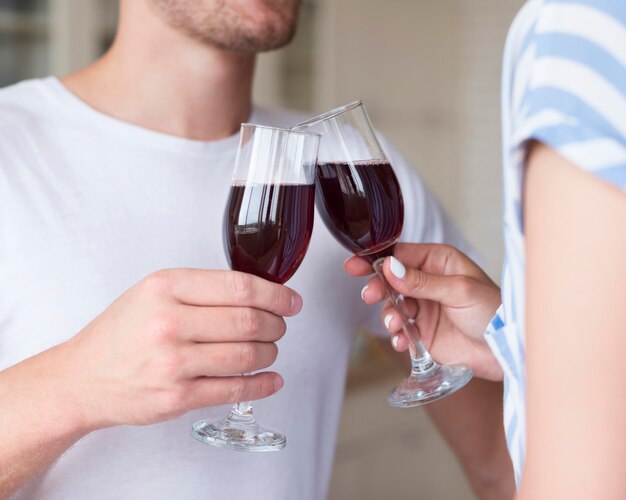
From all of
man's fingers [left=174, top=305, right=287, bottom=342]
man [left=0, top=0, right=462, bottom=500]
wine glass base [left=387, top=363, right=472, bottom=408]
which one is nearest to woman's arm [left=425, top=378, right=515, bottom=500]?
man [left=0, top=0, right=462, bottom=500]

# # # # # # #

*REQUIRED WORK*
Retype all of the lines above word for word, leaving the picture out of your copy.

*ANSWER*
From all of
man's fingers [left=174, top=305, right=287, bottom=342]
man [left=0, top=0, right=462, bottom=500]
wine glass base [left=387, top=363, right=472, bottom=408]
which one is nearest to woman's arm [left=425, top=378, right=515, bottom=500]?
man [left=0, top=0, right=462, bottom=500]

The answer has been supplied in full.